# PASSAGE TO READ
----------------------------------------

2. A die as set forth in claim 1, wherein said cooling means is a conduit of water suppliable to said mold for uniform cooling of said mold and said molten alloy.

This is a division of application Ser. No. 675,330 filed Mar. 26, 1991, now U.S. Pat. No. 5,211,778.

1. Field of the Invention

The present invention relates generally to a method of making an aluminum-silicon alloy. Specifically, the present invention relates to a method of making an aluminum-silicon alloy in which a fine grain of silicon is formed.

2. Description of The Background Art

Generally, manufacturing of aluminum alloys for automotive members, such as piston for combustion or manifold for inlet and outlet, have been accomplished by die casting as die casting is convenient for mass production and space omission when manufacturing.

Conventionally, such aluminum alloys have been accomplished by casting Al-8Si alloy under conditions of high pressure to solidify the alloy, as is well known in the art. In this method, thermal conductivity between a die and the molten alloy are raised, that is, time for cooling the alloy is shorter, then grain size of silicon included in the alloy can be 20 to 30% finer compared with that formed by conventional gravity casting.

On the other hand, modification treatments of molten alloy by addition of a flux including Na, Sr, Sb, and/or Ca are also well known in the art in order to reduce the grain size of silicon.

Generally, the fineness of grain in silicon greatly influences fatigue resistance of the alloy. For example, the tensile strength of aluminum-silicon alloy becomes larger as the eutectic silicon diameter therein becomes smaller.

However, both of the above-mentioned methods have limitations. When solidifying, a cooling time for a pressure cast alloy at wall thickness portions of an article formed of the alloy cannot be reduced easily compared to those at relatively thinner portions. On the other hand, using modification treatment, grain size of the eutectic silicon diameter cannot be controlled until the cooling speed of the alloy becomes relatively fast. Therefore, modification treatment is not sufficient for thicker portions of an article formed of the alloy. An alloy article formed by die casting may have a quite complicated shape, therefore, it is difficult to establish sufficiently fine silicon particles throughout the whole of the alloy article.

----------------------------------------

# MATERIAL
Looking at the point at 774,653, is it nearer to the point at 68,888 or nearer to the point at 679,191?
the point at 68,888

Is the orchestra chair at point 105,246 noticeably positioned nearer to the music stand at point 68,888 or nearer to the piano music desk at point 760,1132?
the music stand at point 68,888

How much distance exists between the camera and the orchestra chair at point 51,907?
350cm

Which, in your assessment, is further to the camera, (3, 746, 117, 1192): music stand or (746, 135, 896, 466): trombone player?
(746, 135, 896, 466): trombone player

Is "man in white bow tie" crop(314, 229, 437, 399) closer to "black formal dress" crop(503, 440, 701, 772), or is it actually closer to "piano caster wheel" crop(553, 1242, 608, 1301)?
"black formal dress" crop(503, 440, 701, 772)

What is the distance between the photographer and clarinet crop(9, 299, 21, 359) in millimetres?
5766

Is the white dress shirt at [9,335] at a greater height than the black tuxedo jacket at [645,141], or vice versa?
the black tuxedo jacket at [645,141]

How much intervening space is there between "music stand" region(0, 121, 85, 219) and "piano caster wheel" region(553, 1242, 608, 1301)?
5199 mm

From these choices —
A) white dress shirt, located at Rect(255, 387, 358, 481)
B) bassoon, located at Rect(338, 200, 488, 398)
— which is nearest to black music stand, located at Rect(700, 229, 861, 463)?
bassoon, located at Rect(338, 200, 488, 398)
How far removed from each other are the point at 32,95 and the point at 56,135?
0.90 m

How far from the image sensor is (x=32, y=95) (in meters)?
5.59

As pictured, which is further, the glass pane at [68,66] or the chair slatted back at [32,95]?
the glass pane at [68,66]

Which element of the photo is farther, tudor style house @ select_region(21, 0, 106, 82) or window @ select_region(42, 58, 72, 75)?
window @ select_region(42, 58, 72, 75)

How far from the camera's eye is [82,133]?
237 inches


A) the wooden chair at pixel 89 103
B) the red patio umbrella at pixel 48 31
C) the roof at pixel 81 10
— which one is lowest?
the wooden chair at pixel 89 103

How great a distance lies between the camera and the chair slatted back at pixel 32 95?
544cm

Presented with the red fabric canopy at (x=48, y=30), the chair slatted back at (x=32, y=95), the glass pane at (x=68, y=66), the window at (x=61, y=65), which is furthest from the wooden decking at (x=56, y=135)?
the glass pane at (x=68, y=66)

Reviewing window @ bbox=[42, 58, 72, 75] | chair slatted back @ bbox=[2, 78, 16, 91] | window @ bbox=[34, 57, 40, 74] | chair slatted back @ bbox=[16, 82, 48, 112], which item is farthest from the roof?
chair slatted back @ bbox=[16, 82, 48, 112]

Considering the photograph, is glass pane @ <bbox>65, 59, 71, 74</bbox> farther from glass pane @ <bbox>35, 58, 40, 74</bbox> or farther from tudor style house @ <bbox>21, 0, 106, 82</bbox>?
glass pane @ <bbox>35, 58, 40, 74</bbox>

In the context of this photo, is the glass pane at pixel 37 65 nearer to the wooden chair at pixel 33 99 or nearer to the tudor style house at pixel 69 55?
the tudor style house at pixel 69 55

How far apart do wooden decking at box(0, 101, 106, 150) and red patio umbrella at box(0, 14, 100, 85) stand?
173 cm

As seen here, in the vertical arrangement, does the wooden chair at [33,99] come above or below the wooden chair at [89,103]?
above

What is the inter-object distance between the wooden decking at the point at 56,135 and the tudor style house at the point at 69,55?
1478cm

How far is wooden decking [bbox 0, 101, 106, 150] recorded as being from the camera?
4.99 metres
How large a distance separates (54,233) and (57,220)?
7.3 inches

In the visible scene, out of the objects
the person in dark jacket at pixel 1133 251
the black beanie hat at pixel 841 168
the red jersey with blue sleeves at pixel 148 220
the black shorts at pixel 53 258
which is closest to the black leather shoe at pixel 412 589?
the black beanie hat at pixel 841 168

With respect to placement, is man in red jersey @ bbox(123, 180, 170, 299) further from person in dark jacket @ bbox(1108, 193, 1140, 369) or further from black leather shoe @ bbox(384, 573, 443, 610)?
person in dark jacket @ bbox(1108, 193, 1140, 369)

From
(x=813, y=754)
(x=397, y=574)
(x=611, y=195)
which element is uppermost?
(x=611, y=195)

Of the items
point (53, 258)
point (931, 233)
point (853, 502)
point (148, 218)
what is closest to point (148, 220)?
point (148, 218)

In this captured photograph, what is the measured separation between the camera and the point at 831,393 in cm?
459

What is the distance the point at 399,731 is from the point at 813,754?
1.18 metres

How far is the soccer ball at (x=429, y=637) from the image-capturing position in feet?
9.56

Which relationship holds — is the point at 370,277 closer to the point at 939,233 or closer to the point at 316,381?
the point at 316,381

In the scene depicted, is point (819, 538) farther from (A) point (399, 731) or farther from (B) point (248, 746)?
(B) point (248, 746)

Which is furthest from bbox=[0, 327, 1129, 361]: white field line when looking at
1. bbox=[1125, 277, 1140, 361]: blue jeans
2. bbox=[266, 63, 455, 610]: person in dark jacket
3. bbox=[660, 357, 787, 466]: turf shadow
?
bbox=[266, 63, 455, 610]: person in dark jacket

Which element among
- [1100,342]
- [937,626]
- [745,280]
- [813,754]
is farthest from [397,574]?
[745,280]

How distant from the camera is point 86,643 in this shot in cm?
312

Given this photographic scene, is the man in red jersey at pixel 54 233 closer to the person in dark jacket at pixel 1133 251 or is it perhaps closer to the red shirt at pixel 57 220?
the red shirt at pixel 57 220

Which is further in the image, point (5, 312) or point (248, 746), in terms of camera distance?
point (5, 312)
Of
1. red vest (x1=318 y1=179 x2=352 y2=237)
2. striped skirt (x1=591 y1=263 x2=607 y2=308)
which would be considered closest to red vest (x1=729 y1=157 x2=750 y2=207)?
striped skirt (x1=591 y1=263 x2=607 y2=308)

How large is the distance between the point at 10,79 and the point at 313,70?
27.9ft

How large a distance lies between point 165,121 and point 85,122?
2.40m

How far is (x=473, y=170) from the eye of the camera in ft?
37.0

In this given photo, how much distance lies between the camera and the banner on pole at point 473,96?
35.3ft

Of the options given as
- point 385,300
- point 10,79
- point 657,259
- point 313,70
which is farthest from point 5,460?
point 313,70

----------------------------------------

# COMPLETE THE FOLLOWING
1. According to the patent excerpt, how much finer can the silicon grain size be with high-pressure casting than with conventional gravity casting?
2. Reproduce the part of the patent excerpt that opens with the words containing "2. Description of" and closes with "conventional gravity casting.".
The lines included here have no connection to the patent excerpt.

# OUTPUTS
1. It can be 20 to 30% finer.

2.
2. Description of The Background Art

Generally, manufacturing of aluminum alloys for automotive members, such as piston for combustion or manifold for inlet and outlet, have been accomplished by die casting as die casting is convenient for mass production and space omission when manufacturing.

Conventionally, such aluminum alloys have been accomplished by casting Al-8Si alloy under conditions of high pressure to solidify the alloy, as is well known in the art. In this method, thermal conductivity between a die and the molten alloy are raised, that is, time for cooling the alloy is shorter, then grain size of silicon included in the alloy can be 20 to 30% finer compared with that formed by conventional gravity casting.